→ What to work on:
Select the lines below containing the word "that".
--- Given records Enclosed Below ---
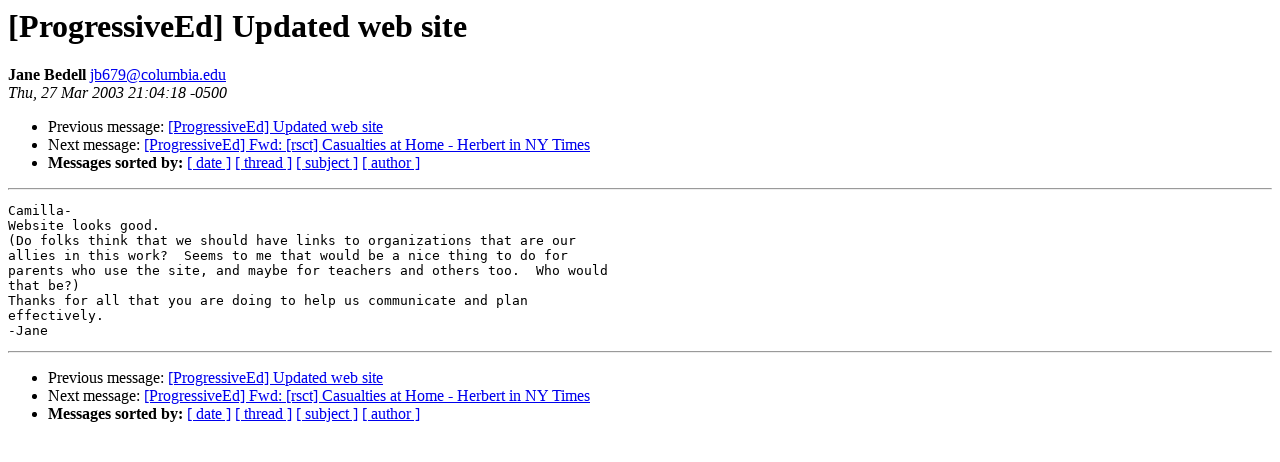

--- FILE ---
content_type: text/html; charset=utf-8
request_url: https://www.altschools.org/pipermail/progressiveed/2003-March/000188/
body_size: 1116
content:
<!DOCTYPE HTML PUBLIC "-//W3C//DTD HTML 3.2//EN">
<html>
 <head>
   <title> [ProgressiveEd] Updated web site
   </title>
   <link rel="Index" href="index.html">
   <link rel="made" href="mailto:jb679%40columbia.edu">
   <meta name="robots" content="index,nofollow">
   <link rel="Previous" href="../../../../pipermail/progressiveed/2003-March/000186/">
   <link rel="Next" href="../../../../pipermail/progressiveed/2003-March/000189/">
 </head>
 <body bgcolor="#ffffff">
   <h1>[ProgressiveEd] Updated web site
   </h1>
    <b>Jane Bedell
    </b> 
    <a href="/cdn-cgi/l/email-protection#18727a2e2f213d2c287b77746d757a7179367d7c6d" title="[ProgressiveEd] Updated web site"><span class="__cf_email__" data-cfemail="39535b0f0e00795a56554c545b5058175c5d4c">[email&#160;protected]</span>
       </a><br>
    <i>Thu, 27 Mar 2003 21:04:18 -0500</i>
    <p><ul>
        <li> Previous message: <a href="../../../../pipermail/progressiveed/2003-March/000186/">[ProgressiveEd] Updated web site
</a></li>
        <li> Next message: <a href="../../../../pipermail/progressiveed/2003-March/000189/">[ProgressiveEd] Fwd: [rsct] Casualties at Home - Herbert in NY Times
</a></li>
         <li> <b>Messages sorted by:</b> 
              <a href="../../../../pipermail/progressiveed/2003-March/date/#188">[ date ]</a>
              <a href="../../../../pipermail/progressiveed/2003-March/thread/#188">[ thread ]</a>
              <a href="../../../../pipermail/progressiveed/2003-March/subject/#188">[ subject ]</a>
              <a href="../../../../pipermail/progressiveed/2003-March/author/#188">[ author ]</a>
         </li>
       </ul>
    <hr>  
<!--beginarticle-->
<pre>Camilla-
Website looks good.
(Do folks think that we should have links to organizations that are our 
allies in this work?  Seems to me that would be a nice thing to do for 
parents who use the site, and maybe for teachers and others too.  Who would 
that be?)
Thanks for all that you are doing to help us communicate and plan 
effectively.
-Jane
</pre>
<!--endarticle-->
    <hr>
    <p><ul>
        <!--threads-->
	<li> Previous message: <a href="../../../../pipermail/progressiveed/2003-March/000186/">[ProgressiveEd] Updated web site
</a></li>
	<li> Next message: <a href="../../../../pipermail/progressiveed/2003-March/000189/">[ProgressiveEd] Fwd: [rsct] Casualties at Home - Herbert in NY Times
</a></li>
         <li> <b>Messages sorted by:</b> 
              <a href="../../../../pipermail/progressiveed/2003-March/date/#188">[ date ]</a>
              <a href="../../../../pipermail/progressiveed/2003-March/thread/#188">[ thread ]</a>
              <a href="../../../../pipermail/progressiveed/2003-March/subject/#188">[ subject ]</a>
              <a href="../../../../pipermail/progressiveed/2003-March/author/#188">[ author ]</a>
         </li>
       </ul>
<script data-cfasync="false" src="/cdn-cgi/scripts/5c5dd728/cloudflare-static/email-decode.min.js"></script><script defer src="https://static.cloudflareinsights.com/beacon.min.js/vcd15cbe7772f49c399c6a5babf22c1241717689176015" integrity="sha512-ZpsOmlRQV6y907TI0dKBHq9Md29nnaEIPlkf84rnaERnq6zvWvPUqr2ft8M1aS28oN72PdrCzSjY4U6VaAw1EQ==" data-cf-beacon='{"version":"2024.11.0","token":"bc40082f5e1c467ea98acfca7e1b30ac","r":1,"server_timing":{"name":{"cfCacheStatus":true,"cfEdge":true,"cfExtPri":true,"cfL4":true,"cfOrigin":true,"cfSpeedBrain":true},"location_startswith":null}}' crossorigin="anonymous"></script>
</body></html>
--- End of Enclosed Given records ---
--- Given records Enclosed Below ---
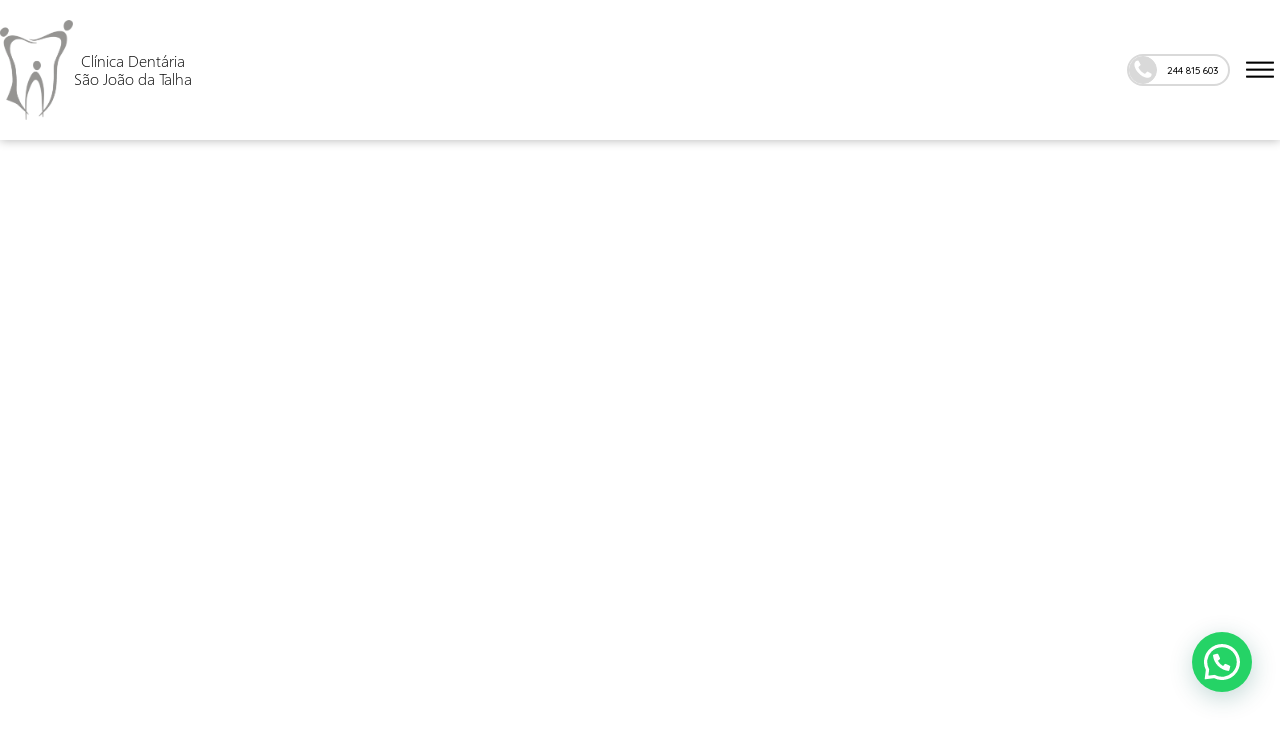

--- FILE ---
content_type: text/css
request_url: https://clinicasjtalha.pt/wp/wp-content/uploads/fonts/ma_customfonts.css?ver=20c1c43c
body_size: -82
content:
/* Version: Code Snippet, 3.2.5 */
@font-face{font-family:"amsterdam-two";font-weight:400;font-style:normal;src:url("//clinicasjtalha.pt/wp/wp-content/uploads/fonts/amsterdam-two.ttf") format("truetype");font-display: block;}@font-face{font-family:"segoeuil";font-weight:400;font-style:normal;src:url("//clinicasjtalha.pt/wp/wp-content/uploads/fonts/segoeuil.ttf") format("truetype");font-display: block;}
--- End of Enclosed Given records ---
→ Task result:
(Do folks think that we should have links to organizations that are our 
allies in this work?  Seems to me that would be a nice thing to do for 
that be?)
Thanks for all that you are doing to help us communicate and plan 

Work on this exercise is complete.